* [Activities]
1. Answer these questions from the piece on Afro-Peruvians.
(a) According to the piece, where were whites content to stay?
(b) What did Afro-Peruvians receive from the Peruvian government?
(c) To what language family do all the languages of Madagascar belong?
2. Extend the piece on Afro-Peruvians and their music by writing on from its final sentence, "Peru is good at that."

* [Source document]

Did you know that Peru had Africans? If you’ve heard (of) Susana Baca, then you did; or should, anyway. They’ve been there since the early days of Spanish colonialism, though never in huge numbers, apparently. Still it doesn’t exactly fit the image of an Andean nation with an Amerindian culture defined by its high degree of advancement and largely unassimilated entrance into the modern age. That’s the point, that the races in Peru never really mixed, natives confined to the Cordillera, and whites content to stay along the coasts where they—and their African slaves—landed.
The Africans were apparently even known and rated by their points of origin, something
I’m not familiar with elsewhere, a sort of kinky racism that frankly doesn’t surprise me about Peru, whose coastal whites still consider themselves European and whose Lima-based females are in the forefront of a modern global feminine Diaspora from the Third World to the First, artificial selection based on race and class and looks and bucks, mitochondrial DNA writing the history books. Those geographical racial vestiges are apparently confirmed by the modern-day presence on the northern coast of (Malagasy/Madagascar) Malgaches, from a country itself not even African in any real sense, recent admixtures on to an immigrant Asian base, and whose languages are all Austronesian.
At least Afro-Peruvians are finally getting some recognition. They even got an apology from the Peruvian government not long ago for harsh treatment suffered in the past. You don’t see that every day. Much of that recognition has come from increasing international acclaim for the African-based musical heritage, and if Susana Baca makes her contributions mostly in a traditionally European ballad format, then others, including Novalima, stay close to African roots. I’ve often speculated on just what those roots were like, and I think these guys, and others like Toto la Momposina in Colombia , are pretty close. Unlike ‘Afro-Cuban’, for instance, the Peruvians never got so inter-mixed with other forms, so offer a glimpse into the past. Peru is good at that.

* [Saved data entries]
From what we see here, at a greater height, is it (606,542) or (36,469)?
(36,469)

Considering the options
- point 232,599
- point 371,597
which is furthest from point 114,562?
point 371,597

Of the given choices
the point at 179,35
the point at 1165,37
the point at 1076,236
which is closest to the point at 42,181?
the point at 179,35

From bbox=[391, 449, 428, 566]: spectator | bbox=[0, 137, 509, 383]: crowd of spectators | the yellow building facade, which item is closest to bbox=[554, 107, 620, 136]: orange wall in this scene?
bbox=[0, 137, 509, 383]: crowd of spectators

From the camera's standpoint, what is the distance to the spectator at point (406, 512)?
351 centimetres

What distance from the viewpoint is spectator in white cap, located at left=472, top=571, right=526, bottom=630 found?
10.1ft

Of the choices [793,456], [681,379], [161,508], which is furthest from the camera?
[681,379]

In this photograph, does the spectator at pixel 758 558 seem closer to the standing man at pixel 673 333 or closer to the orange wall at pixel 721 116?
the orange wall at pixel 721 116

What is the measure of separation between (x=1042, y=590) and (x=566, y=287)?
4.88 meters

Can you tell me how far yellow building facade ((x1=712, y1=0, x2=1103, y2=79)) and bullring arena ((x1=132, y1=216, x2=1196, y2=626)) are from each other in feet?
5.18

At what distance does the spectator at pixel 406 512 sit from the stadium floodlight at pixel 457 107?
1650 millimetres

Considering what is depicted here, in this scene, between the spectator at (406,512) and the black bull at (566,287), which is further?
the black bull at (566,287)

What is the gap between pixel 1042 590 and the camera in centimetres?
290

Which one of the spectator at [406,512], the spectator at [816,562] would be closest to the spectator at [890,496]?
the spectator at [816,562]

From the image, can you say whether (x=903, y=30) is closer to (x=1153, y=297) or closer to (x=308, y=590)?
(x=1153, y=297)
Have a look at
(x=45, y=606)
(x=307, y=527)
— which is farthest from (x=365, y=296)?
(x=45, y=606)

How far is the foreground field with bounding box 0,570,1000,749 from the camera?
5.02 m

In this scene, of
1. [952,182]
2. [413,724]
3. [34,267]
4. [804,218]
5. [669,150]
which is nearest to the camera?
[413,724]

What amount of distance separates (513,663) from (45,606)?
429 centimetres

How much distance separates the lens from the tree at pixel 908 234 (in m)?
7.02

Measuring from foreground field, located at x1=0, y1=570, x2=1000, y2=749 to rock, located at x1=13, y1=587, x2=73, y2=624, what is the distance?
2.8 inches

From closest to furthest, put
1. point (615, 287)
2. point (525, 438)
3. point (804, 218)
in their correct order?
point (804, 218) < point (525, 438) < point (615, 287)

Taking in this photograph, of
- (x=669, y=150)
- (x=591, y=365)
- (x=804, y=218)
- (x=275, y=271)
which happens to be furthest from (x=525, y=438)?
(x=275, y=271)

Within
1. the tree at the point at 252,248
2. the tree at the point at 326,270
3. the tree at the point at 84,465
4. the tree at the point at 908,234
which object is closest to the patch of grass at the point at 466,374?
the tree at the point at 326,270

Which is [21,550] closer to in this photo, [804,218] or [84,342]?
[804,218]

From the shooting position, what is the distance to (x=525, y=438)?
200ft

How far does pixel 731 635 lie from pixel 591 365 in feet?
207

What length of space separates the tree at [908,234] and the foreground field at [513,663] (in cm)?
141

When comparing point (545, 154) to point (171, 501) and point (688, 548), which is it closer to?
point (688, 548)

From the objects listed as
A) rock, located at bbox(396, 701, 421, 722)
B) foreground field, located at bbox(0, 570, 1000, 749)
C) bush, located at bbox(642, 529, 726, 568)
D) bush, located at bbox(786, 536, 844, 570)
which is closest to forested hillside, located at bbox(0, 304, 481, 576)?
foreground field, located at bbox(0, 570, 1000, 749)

* [Your responses]
1.
(a) Along the coasts where they and their African slaves landed.
(b) An apology for harsh treatment suffered in the past.
(c) Austronesian.

2.
Novalima looks like the hot ticket for world music this weekend in LA, a live Grand Performance at the water park downtown Saturday at 8 with Palenke Soultribe, an LA-based group of Colombian fusionistas with modern rap and electronic influences. Other good bets are the Meters (‘Experience’ of Leo Nocentelli) at Hollywood/Highland next Tuesday and Garifuna Collective next Thursday at LA’s MacArthur Park . Then there’s ‘Songs in the Key of LA,’ tonight’s (Friday) Grand Performance downtown, library sheet-music archives reworked to modern specs, led by none other than Ozomatli.
Now I hate to contribute to LA’s love affair with itself, but this sounds pretty good, if for no other reason than the musicians involved, mostly Latino and including I See Hawks in LA, one of the few bright spots on LA’s long-moribund prog-country scene. I may just step out to get a copy of LA Weekly this evening and accidentally stumble on to the Red Line heading downtown, proceed to coincidentally get off at Pershing Square for a tourist pose at the Angels Flight funicular railway, then just happen to wander up the hill to the Water Court around 8pm as Ozo kicks out the jams. Yeah, that would be the perfect happy accident for the evening. I need to get out more.